The method is still available, but it may be removed in a future release.

.. code-block:: python

   import budou
   parser = budou.authenticate('/path/to/credentials.json')

   # This is equivalent to:
   parser = budou.get_parser(
       'nlapi', credentials_path='/path/to/credentials.json')

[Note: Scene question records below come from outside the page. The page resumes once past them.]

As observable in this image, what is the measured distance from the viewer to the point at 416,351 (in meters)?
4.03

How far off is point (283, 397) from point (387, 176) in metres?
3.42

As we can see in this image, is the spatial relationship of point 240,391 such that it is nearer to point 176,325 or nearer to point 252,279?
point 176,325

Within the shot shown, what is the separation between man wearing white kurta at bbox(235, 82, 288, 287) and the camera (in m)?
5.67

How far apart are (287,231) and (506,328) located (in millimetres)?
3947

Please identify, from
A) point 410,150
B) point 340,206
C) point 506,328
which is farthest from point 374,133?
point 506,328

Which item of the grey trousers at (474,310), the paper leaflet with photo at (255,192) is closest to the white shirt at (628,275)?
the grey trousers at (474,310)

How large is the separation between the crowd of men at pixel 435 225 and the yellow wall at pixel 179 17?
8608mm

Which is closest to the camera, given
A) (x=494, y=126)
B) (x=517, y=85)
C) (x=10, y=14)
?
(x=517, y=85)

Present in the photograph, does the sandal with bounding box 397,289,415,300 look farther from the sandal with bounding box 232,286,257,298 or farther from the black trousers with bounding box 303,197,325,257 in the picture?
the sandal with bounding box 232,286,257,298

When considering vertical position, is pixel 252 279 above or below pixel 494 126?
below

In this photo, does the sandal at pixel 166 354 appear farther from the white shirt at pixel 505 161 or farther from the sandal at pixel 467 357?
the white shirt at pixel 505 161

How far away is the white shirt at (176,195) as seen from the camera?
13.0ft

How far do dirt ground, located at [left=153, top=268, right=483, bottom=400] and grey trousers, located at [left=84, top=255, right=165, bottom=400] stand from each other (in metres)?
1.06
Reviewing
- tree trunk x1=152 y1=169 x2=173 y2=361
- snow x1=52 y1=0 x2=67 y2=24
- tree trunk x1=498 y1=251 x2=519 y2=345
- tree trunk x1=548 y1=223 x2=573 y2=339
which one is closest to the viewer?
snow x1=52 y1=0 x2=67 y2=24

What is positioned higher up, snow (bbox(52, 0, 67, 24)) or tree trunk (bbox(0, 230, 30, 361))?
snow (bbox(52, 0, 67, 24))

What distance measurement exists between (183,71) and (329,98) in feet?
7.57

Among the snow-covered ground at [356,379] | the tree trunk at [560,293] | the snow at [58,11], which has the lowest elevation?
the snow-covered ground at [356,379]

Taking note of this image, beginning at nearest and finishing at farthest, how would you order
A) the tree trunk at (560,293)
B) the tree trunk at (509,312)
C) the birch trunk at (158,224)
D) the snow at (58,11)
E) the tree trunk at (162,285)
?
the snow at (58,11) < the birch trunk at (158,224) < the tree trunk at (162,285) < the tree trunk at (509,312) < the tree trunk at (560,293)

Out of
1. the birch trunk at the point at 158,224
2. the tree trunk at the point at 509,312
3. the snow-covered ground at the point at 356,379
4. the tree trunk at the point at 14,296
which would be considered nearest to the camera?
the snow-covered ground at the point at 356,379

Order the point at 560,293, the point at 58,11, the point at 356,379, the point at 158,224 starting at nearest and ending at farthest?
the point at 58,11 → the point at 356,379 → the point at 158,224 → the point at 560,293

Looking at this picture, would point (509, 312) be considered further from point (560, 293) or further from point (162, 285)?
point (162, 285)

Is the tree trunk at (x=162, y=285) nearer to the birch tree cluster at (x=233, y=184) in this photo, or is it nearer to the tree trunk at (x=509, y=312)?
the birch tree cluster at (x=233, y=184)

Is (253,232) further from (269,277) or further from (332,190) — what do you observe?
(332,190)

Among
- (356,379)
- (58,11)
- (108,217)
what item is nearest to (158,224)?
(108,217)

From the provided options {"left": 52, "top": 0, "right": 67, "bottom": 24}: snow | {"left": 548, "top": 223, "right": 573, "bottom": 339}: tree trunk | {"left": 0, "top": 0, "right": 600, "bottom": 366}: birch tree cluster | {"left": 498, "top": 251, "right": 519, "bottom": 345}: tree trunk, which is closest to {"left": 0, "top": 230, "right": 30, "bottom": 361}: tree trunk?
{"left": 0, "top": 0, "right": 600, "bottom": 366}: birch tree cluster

Available backend segmenters
------------------------------

You can choose the backend segmenter considering your environmental needs.
Currently, the segmenters below are supported.

.. csv-table::
  :header: Name, Identifier, Supported Languages

  `Google Cloud Natural Language API <#google-cloud-natural-language-api-segmenter>`_, nlapi, "Chinese, Japanese, Korean"
  `MeCab <#mecab-segmenter>`_, mecab, "Japanese"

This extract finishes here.